3. Given the ESD HBM is an RC source and a switch. Assume the ESD pulse is discharged to a semiconductor chip of capacitance Cchip. Derive the current and voltage assuming the HBM capacitor is initially charged, the chip is uncharged, and the switch is then closed instantaneously.

4. Given the ESD HBM is an RC source and a switch. Assume the ESD pulse is discharged to a semiconductor chip of capacitance Cchip. Derive the current and voltage assuming the HBM capacitor is initially charged, the chip is precharged to a given value, and the switch is then closed instantaneously.

5. Given the HBM source has a high-voltage charging source, and a 1M-O resistor element to charge the HBM RC capacitor of 100 pF. The charging source is to be isolated with a switch when applying the ESD pulse to the chip. Assume the gas relay switch has a leakage current (e.g., a resistance), which prevents the full isolation of the charging source. What is the outcome? How does it affect the ESD testing results? What would the waveform look like before and after the RC capacitor is discharged (at the device under test)?

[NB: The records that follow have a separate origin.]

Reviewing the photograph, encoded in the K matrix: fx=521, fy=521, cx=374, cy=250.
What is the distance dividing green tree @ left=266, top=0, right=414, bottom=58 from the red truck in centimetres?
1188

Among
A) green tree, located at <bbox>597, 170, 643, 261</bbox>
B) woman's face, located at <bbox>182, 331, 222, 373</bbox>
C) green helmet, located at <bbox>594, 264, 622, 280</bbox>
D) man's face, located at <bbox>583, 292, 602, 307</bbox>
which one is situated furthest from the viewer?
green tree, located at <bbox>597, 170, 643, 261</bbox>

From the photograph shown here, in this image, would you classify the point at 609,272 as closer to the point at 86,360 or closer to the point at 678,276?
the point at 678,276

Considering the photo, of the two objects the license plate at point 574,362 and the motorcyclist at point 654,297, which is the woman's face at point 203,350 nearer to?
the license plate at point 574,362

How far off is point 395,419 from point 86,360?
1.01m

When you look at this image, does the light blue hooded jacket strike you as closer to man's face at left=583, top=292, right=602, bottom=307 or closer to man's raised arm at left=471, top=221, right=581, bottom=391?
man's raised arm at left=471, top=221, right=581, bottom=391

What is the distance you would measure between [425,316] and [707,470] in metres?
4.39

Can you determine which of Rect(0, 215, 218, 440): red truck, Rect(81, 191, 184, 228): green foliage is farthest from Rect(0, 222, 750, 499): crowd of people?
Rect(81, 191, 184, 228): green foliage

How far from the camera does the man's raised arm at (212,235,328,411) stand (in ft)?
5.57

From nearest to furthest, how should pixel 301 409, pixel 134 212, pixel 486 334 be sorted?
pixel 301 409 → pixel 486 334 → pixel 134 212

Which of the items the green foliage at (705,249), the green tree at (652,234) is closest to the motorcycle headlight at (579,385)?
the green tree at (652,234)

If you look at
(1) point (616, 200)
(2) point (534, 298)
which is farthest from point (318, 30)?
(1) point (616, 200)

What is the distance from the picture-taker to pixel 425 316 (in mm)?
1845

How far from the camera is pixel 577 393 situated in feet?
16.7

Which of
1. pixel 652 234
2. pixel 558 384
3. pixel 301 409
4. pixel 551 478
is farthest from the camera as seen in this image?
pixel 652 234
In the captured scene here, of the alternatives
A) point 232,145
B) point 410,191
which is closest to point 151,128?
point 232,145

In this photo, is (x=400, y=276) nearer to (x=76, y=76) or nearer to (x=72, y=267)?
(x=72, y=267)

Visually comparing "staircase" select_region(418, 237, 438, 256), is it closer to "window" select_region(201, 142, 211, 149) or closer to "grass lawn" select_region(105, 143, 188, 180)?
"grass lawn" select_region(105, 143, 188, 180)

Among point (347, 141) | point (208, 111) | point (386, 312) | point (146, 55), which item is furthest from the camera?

6. As mentioned in Problem 5, an ESD pulse is applied to a chip. The RC pulse is discharged and the next step increment pulse is ready to be applied. Assume that the charging source is not fully isolated from the semiconductor chip of capacitance Cchip. Calculate the voltage and current assuming the high-voltage source is at voltage 2000V, with a 1M-Ohm resistor and switch resistance of 100-Ohm.

7. Given that semiconductor chip has a large inductor load L, show the response of a chip to an RC-triggered circuit when testing VDD to ground. Show the RLC response. What inductance magnitude is an issue?